Answer these about the forum thread below:
(a) Where was the video taken?
(b) How long has the first poster had the blower?
(c) What was used with a strap to get the stuck machine out?

*EXTRACTED TEXT*.
● ● ● ● ●

# I'm no longer a sheer pin virgin.



## unimogr (Feb 18, 2004)

Broke my first sheer pin today. Spent the day cutting banks to make room. This video was taken at the fire station in Cumberland, RI.


----------



## NICHOLS LANDSCA (Sep 15, 2007)

Come on that's just a tease, we want more videos


----------



## unimogr (Feb 18, 2004)

The problem is getting someone to video tape me. Through word of mouth I just got 3 more lots to open up but working a 65 hour + a week job doesn't leave much time.

I've had this blower 6 years now and this is the first year it's worth pulling out of the shop.


----------



## ddb maine (Dec 4, 2009)

Are you kidding..... I've got two kidneys, take one, just leave the unimog and keys....


----------



## unimogr (Feb 18, 2004)

Got the SOB stuck tonight. Had the plow on pushing to open a spot for more snow. Sank in about a foot onto ice. A bunch of shoveling and the F450 with a strap to get out. Diff locks don't mean crap on ice....


----------



## paponte (Oct 28, 2003)

That's a beautiful thing!


----------



## doctorit (Jan 30, 2011)

Nice machine! I'm pretty sure a friend of mine spotted you - I'm pretty sure there's not too many other trucks like that in the Cumberland area.


----------



## tailboardtech (Feb 28, 2010)

i want one.... that is all


----------



## Raymond S. (Jan 8, 2008)

Wow....



....Wow!


----------



## Dan85 (Oct 14, 2008)

● ● ● ● ●

*DATA PROVIDED*.
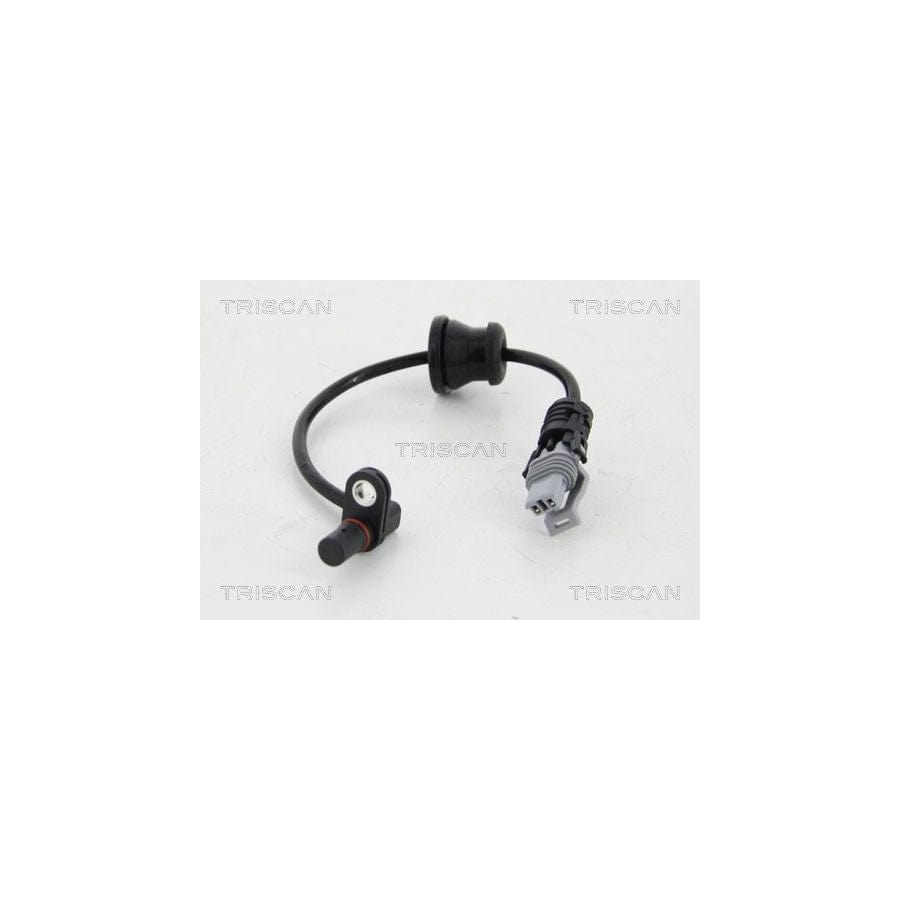 TRISCAN 8180 21206 ABS Sensor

● ● ● ● ●

*SOLVED EXERCISE*.
(a) At the fire station in Cumberland, RI.
(b) Six years.
(c) The F450.